Not only would any Vietnam or Southeast Asia veteran appreciate this story, but anyone who is introspective about life and the twists it holds for us, find this book rewarding and well worth the time. Actually, that's an understatement. It is actually a disservice to the author. It does not give enough credit to an infinitely greater issue; one relating to how hands-on involvement in the most dire, bloody and heart rendering, life and death situations would cause any thinking person to reflect on how and why major conflicts such as Vietnam were enabled, provoked, or settled. March 27, 2017 - William Wehrell
Allen Cates new novel, "Full Circle" is a masterpiece and is in the must read category for aviation enthusiasts and historians of the Vietnam War era. Allen is not only articulate but his finger on the pulse of his characters makes you feel you are sharing their experiences in real-time. Not an easy task for some authors, but his style and continuity come across extremely well. While "Full Circle" is a novel it very closely mirrors actual events described in his non-fiction work "Honor Denied." Allen's recall is accurate and brings to memory my 8 years as a helicopter pilot with Air America that included the rescue of CMSGT Dick Etchberger (MOH recipient) and 3 other airmen from LS85 in March, 1968. Subsequent missions included evacuating Vietnamese citizens during the fall of Saigon, April 29, 1975. Readers of both books should be prepared for an exciting trip and will undoubtedly look forward to more of his "can't put it down" works! August 1, 2016 - Ken Wood
Brian Vincent was born a Cajun and raised in the swamps and bayous of South Louisiana, where hunting and fishing were commonplace, and integrity and diligence were more than spoken virtues.
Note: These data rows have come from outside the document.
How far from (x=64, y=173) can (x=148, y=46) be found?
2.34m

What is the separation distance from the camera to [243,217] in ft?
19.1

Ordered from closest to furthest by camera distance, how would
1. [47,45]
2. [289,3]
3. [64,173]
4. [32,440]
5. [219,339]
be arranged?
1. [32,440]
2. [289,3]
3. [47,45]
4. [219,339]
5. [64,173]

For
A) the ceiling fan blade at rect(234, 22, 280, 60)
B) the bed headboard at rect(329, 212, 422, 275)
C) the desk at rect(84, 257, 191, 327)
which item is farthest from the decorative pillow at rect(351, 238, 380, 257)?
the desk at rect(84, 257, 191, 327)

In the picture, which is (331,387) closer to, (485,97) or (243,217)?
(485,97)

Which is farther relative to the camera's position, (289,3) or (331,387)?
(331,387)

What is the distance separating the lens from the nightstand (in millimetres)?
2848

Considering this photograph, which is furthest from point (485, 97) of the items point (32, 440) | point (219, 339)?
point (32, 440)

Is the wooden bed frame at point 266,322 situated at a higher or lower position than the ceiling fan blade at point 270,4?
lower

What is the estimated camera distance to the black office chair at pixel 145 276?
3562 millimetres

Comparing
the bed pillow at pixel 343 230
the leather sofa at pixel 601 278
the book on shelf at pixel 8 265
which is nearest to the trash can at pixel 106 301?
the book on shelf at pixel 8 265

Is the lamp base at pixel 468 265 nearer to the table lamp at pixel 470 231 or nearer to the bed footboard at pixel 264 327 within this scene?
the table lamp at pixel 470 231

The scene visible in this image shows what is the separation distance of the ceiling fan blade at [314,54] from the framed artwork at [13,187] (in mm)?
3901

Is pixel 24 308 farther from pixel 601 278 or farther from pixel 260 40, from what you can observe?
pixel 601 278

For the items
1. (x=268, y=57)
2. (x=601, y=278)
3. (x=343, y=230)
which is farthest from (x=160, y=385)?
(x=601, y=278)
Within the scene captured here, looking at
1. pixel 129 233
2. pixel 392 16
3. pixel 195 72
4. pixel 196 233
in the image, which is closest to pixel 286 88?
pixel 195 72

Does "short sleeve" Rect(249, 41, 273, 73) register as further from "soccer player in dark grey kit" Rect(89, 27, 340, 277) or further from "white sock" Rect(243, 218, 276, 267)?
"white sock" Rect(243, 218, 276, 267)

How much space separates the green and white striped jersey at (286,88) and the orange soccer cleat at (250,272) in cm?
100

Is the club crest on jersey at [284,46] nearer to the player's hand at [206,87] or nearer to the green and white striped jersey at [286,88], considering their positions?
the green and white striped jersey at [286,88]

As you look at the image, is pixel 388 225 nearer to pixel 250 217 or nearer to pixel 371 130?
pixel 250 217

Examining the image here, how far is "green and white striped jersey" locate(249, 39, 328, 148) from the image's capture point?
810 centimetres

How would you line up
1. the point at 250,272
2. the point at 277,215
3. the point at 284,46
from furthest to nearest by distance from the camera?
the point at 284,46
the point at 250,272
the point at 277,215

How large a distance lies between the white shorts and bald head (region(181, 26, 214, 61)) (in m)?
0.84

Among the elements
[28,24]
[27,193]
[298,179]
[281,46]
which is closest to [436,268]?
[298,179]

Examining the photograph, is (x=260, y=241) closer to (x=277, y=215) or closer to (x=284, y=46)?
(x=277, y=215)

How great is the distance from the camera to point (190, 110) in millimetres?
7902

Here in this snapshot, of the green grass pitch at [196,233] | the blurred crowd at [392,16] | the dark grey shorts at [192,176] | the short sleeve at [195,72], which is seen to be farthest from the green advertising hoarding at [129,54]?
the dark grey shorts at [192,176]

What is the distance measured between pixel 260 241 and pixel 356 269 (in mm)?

An avid reader, Brian was enthralled with stories of love and war where warriors overcame formidable odds and prevailed. The conflict between Laos and Vietnam was the perfect opportunity where he could test his mettle against an oppressor bent on killing innocent people who wanted peace and were willing to fight for it. The path was through the Marines and then Air America. Brian entered the fray of love and war with an open heart altruistically and unpretentiously. However, he soon discovered that war is complex and love can be unkind to the naive. Brian made the full circle and returned home to his roots, broken in body and spirit. Now, he has to come to grips with the realization that people and governments are often devious and that life is not always fair. Brian has begun to question the purpose of living in a complicated world but finds new direction with his family’s support.
SNEAK PEEK CHAPTER 26:
The flight to Bangkok from Da Nang was quick and uneventful. The bullet wounds in his arm, and side were flesh wounds, and they would heal soon enough. The bayonet slash on his leg would also heal. It was the internal wound that hurt the most. That pain was excruciating knowing his decision had caused the death of a comrade. The lives that he saved helped soothe the pain, but the question remained unanswered whether the decision justified the end.
A car was waiting for him at the airport, and he went directly to the hospital. He had his medical records, and they were expecting him. Two hours later he was finished and hailed a taxi. They wanted to keep him hospitalized, but he declined. The external wounds did not require monitored medical attention, and there was nothing they could do for the wound inside.
It was surreal. A short distance away, people were fighting for their lives, and many were dying violently. Here, it was like there was no war at all. He had forgotten about the traffic, the dust, and the cacophonous sounds of taxis and motorcycles all seemingly trying to get to one place at the same time and was relieved when they finally arrived at the hotel. The room was much better than the one he’d been in, and the bed was inviting. His appetite was still below par, and he retired early. He had gotten off the barbiturates and was now just taking an analgesic. He cleaned up, drew the drapes, and collapsed into a troubled sleep.
The nightmares started soon after that.